» The problem
Exactly the lines below starting at the line with "Croix des marins au lever du soleil." and ending at the line with "South Hands Luxury" are wanted, with both ends included. Leave out the pictures and add no other lines.

Entries supplied section start

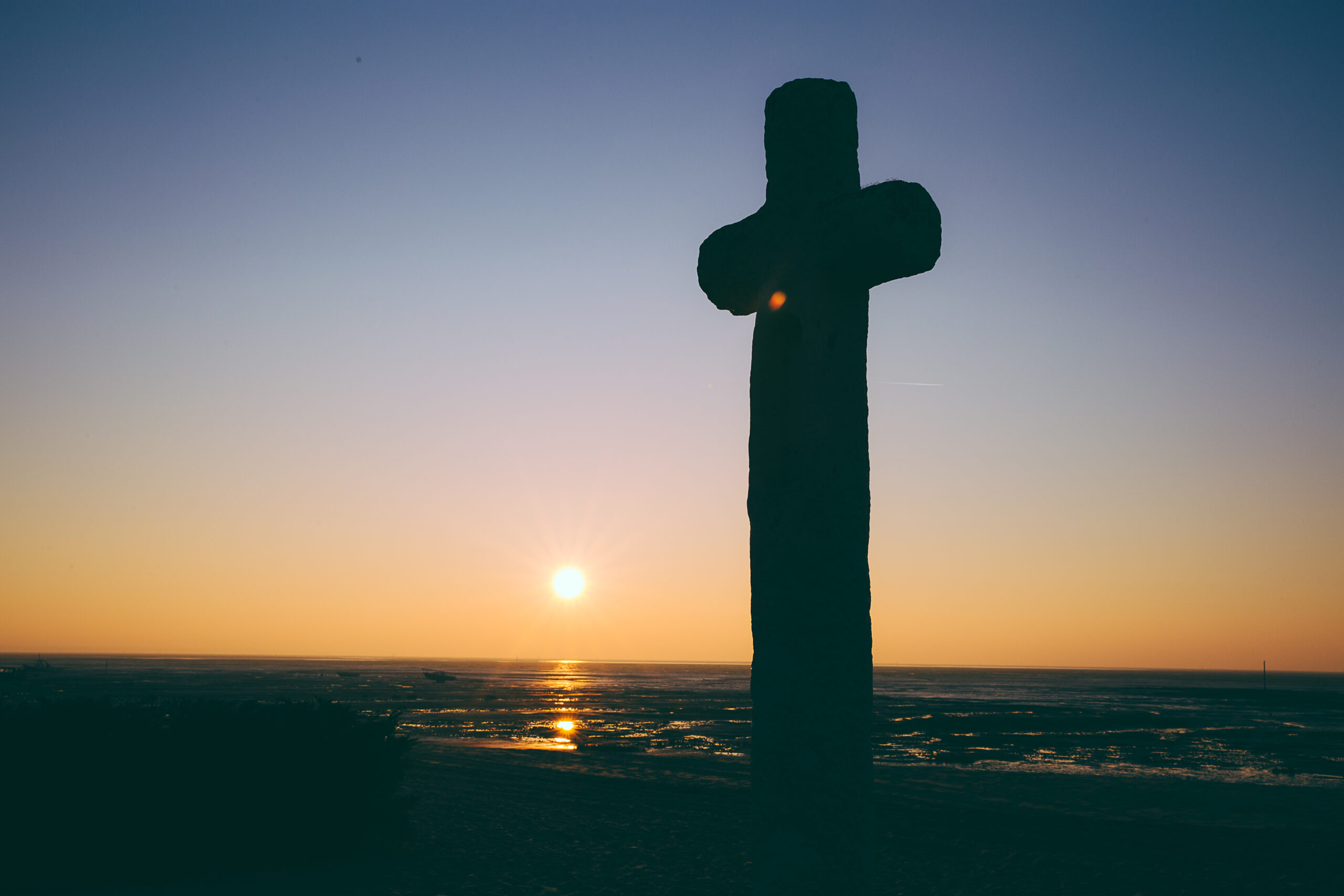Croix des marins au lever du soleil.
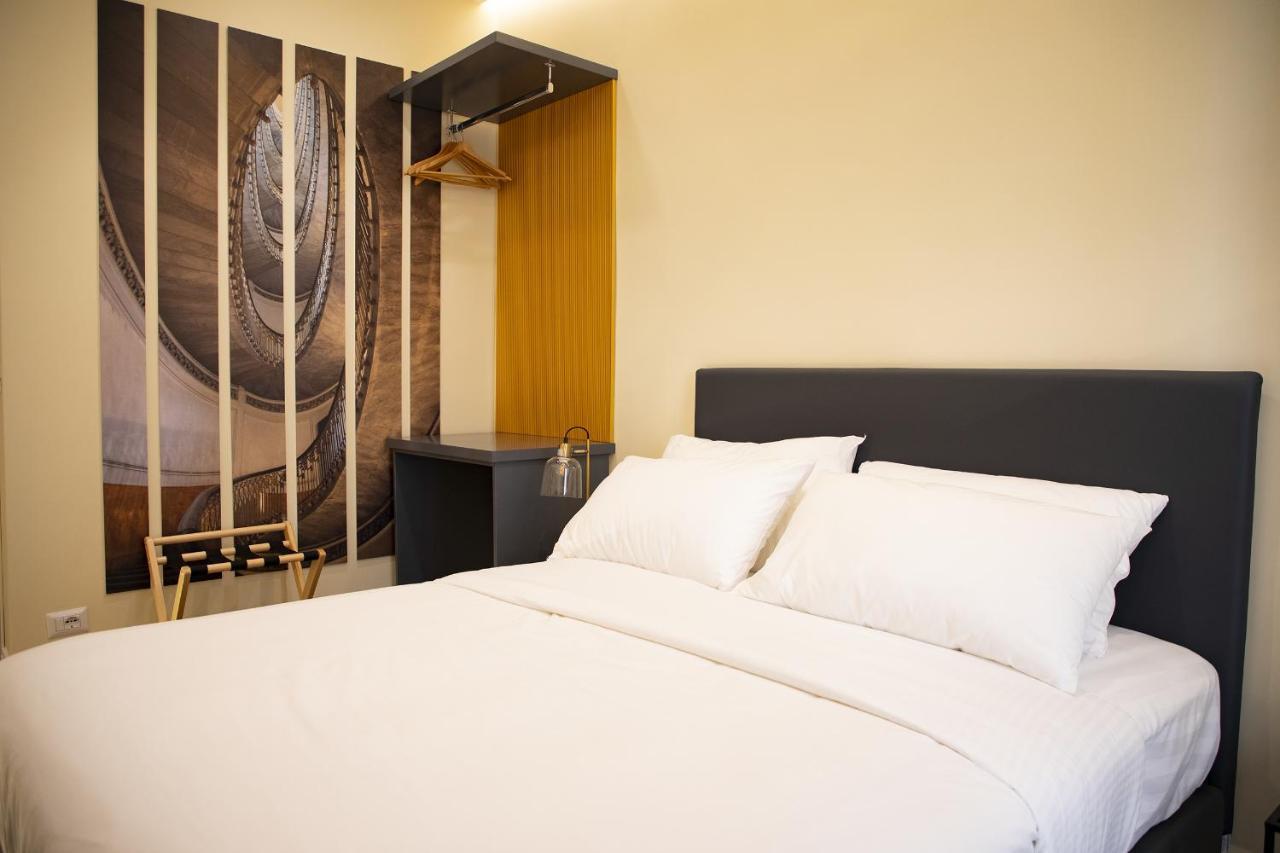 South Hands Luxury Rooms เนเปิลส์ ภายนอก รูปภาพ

Entries supplied section end
Entries supplied section start

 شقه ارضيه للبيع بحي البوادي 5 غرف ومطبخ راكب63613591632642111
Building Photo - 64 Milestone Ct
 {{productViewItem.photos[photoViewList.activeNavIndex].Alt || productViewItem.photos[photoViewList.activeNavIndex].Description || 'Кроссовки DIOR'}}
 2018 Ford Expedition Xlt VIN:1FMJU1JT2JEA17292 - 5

Entries supplied section end

» Exercise output
Croix des marins au lever du soleil.
 South Hands Luxury Rooms เนเปิลส์ ภายนอก รูปภาพ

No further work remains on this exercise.